Denpasar (Metrobali.com)-

Mantan Menteri Hukum dan HAM, Yusril Ihza Mahendra mengatakan, saat ini UU Nomor 37 Tahun 2004 Kepailitan dan Penundaan Pembayaran Hutang banyak ditafsirkan keliru oleh sebagian kalangan. Kekeliruan interpretasi itu, sambung Yusril, menyebabkan maraknya mafia kepailitan. “Sebagai perumus UU itu, saya menyatakan telah terjadi penyimpangan dalam praktiknya,” kata Yusril di Bali, Selasa 31 Juli 2012.

Mafia hukum dalam konteks kepailitan, ucap dia, telah meresahkan berbagai pelaku usaha. Di Bali, mafia kepailitan menyasar hotel-hotel. Mafia hukum ini bersekongkol mempailitkan hotel-hotel yang masih sehat, salah satunya Aston Resort and Spa, Tanjung Benoa, Kuta hingga mengalami kerugian sebesar.
Dugaan mafia hukum bersekongkol mempailitkan hotel-hotel di Bali disampaikan Yusril selaku PT Dewata Raya Indonesia (pemilik Aston Villa). “Oknum di bank dan kurator berusaha dengan segala cara mempailitkan nasabah. Mereka menafsirkan UU Kepailitan itu semaunya,” kata Yusril.
Yusril menjelaskan bahwa setelah berhasil mempailitkan sebuah perusahaan atau perseorangan, para mafia tersebut lelang aset perusahaan/perseorangan dengan murah. “Pembelinya pun adalah bagian dari oknum yang memmbeli dengan cara kolusi dengan kurator,” kata Yusril.
Modus para mafia hukum mempailitkan adalah dengan membuat seolah-olah para debitur, baik perusahaan ataupun perseorangan tidak mampu membayar kredit padahal sedang dalam keadaan sehat dan lancar. “Mereka bukannya  jual jaminan tapi langsung ambil langkah pailit,” kata Yusril.
Semestinya, pihak bank sebelum melakukan pailit melakukan analisis mendalam. Jika debitur tak mampu bayar maka mengeksekusi agunan. “Tapi bank malah mempailitkan nasabah, sehingga nasabah jadi kelimpungan,” katanya.
Yusril mengatakan, mafia hukum yang sering mempailitkan perusahaan terdiri dari oknum bank, pengacara, kurator, dan pengadilan niaga Surabaya. “Ada tidak beres dari oknum di bank, pengacara, kutator dan pengadilan niaga surabaya,” katanya.

▶ [Bahan yang Disediakan]:
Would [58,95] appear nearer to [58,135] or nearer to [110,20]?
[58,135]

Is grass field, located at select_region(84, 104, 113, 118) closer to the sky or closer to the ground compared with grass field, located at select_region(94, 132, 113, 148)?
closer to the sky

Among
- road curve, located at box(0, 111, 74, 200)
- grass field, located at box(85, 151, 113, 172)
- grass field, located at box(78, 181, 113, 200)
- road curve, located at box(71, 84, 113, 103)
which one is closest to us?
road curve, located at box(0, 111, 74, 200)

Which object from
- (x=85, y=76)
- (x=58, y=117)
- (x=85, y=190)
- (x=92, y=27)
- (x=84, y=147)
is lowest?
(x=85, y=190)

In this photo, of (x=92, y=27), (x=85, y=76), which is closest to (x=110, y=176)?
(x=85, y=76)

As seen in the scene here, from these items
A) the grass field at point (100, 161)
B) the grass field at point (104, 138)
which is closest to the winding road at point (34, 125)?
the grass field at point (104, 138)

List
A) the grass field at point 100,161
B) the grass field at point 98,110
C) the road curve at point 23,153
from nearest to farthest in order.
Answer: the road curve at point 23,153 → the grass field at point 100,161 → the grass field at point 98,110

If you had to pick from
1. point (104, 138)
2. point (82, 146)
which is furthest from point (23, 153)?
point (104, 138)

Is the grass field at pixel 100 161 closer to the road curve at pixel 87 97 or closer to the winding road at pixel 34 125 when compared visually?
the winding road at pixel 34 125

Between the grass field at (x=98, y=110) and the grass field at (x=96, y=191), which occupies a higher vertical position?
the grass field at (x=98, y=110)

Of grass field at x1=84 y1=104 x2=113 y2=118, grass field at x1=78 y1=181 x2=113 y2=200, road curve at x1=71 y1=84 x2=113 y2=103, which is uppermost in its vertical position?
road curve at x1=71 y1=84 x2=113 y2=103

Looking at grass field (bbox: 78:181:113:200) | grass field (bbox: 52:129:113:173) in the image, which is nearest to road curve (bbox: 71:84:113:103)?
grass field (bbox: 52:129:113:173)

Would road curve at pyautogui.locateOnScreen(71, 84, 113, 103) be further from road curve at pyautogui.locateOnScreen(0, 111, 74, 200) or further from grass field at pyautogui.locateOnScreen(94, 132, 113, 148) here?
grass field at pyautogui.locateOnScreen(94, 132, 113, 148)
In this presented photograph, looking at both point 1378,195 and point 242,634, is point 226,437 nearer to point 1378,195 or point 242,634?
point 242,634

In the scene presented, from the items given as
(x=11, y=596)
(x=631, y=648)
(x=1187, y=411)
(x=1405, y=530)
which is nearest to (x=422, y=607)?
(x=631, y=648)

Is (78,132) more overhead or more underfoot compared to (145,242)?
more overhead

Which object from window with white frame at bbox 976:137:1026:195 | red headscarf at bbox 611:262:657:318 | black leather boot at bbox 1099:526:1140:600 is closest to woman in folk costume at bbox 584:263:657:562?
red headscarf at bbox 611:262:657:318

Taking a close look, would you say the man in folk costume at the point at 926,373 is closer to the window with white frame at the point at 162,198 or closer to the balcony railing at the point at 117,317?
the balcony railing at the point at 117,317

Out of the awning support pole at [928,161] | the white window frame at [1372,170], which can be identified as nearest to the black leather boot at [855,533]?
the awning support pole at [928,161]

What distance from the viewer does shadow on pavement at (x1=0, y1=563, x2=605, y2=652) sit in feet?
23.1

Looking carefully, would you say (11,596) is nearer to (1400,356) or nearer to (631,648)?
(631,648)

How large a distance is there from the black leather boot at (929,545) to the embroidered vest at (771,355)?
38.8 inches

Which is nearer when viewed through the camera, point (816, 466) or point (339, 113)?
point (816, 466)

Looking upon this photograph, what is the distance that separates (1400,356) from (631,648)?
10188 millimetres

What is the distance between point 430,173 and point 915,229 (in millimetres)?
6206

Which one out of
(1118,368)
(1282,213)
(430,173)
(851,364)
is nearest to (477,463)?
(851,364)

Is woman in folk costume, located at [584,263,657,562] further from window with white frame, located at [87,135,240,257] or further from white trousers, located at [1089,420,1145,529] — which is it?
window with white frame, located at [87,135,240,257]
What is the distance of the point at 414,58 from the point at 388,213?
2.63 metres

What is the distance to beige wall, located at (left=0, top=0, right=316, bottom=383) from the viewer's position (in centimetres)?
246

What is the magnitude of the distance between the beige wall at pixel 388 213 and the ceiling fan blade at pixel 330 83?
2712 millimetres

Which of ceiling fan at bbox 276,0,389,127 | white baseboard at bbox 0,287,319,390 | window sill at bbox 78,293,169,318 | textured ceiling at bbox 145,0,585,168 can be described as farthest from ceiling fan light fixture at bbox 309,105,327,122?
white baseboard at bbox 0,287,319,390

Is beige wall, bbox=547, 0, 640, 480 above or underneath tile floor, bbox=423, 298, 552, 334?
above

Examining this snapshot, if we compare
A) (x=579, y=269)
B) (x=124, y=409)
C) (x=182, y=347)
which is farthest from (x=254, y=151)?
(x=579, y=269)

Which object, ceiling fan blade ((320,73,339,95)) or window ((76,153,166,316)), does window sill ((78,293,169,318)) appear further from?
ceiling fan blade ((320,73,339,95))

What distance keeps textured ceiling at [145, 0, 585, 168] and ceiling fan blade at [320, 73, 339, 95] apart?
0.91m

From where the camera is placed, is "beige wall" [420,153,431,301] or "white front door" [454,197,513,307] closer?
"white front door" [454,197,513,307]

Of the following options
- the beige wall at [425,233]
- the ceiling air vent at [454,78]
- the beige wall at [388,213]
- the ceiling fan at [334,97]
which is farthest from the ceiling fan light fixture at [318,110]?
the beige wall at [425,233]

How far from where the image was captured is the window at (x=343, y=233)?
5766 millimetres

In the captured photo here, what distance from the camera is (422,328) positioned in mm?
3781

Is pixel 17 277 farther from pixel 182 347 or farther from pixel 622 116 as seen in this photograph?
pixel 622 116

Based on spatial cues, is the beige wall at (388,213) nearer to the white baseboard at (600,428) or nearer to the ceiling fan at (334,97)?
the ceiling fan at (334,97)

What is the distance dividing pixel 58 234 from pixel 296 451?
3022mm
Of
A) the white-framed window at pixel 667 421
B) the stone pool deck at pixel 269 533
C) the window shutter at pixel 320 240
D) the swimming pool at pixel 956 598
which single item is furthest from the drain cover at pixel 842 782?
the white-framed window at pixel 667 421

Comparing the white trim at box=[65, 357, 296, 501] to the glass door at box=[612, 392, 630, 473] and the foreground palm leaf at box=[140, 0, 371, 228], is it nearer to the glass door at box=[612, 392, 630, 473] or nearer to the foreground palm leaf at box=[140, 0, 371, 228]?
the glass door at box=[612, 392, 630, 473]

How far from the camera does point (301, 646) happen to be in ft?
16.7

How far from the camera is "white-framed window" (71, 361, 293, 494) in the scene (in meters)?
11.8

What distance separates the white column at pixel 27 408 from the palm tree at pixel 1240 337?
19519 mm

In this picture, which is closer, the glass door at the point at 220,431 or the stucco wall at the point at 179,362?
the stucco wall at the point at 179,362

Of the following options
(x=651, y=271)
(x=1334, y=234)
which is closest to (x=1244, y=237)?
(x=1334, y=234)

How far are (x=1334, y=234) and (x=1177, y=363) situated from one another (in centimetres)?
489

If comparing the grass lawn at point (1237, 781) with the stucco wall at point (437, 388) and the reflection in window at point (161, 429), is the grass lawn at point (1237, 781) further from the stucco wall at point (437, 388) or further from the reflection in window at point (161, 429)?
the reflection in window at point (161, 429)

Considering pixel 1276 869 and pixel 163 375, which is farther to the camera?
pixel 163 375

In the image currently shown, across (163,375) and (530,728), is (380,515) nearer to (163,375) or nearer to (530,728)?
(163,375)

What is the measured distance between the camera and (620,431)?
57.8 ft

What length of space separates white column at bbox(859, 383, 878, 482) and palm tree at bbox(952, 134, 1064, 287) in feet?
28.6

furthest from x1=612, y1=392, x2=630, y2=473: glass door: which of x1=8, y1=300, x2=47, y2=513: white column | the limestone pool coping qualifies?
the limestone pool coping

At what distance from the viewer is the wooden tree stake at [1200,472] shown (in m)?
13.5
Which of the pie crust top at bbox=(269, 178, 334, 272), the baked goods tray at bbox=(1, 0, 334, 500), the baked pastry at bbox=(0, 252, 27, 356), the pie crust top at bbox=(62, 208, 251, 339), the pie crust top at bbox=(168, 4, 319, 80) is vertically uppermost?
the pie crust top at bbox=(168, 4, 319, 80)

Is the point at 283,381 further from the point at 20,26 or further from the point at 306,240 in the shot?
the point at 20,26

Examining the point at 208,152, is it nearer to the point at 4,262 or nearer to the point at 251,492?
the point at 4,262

▶ [Soal Latihan]:
[a] Nyatakan baris-baris entri mulai dari baris yang memuat "How large a" sampai baris yang memuat "2712 millimetres" sebagai daftar JSON berisi string, satu string untuk setiap baris, tanpa menyertakan baris kosong.
[b] Lanjutkan berita tentang mafia kepailitan mulai dari bagian terakhirnya.

▶ [Jawaban Tiap Soal]:
[a]
[
  "How large a distance is there from the black leather boot at (929,545) to the embroidered vest at (771,355)?",
  "38.8 inches",
  "Which is nearer when viewed through the camera, point (816, 466) or point (339, 113)?",
  "point (816, 466)",
  "Looking upon this photograph, what is the distance that separates (1400,356) from (631,648)?",
  "10188 millimetres",
  "What is the distance between point 430,173 and point 915,229 (in millimetres)?",
  "6206",
  "Which one out of",
  "(1118,368)",
  "(1282,213)",
  "(430,173)",
  "(851,364)",
  "is nearest to (477,463)?",
  "(851,364)",
  "Is woman in folk costume, located at [584,263,657,562] further from window with white frame, located at [87,135,240,257] or further from white trousers, located at [1089,420,1145,529] — which is it?",
  "window with white frame, located at [87,135,240,257]",
  "What is the distance of the point at 414,58 from the point at 388,213?",
  "2.63 metres",
  "What is the distance to beige wall, located at (left=0, top=0, right=316, bottom=383) from the viewer's position (in centimetres)?",
  "246",
  "What is the magnitude of the distance between the beige wall at pixel 388 213 and the ceiling fan blade at pixel 330 83?",
  "2712 millimetres"
]

[b]
Kejahatan mafia kepailitan ini, menurut Yusril, sangat serius karena akan mengancam pengusaha dan mematikan usaha swasta karena dipailitkan dengan cara tidak fair.
Salah satu hotel yang terjerat mafia hukum kepailitan adalah Aston Villa di Tanjung Benoa, Kuta. Yusril menyebutkan, PT DRI pengelola Aston Villa tak layak dipailitkan karena hotel tersebut sedang sehat, operasionalnya lancar, tingkat okupansi 90 persen.
Hotel Aston Resort and Spa memiliki kredit di Bank Mandiri sebesar 14 Juta USD atau Rp33 miliar atau pada tahun 1996. Hotel Aston telah melunasi sebesar Rp70 miliar.
Karena telah membayar kredit melebihi hutang, Direktur PT DRI Rustandi Yusuf menggugat Bank Mandiri untuk mendapatkan kepastian apakah kreditnya dalam bentuk rupiah atau dolar pada tahun 2009.
Tiba-tiba, Bank Mandiri mengajukan kepailitan hotel Aston melalui mekanisme penundaan kewajiban pembayaran utang ke PN Niaga surabaya. Yusril menilai banyak kejanggalan dalam upaya kepailitan yang dilakukan Bank Mandiri. Bank BUMN ini menggandeng Dispenda Kabupaten Badung untuk mengajukan kepailitan ke pengadilan.
“Bank Mandiri tiba-tiba mengajak mengajak Dispenda badung yang tidak memiliki piutang ke hotel Aston hanya untuk memenuhi syarat hukum,” kata tim pengacara Agus Dwi Warsono. Akhirnya, PN Niaga Surabaya memutuskan pailit Astona Resort and Spa dengan dua kreditur, yaitu Bank Mandiri dan Dispenda Badung.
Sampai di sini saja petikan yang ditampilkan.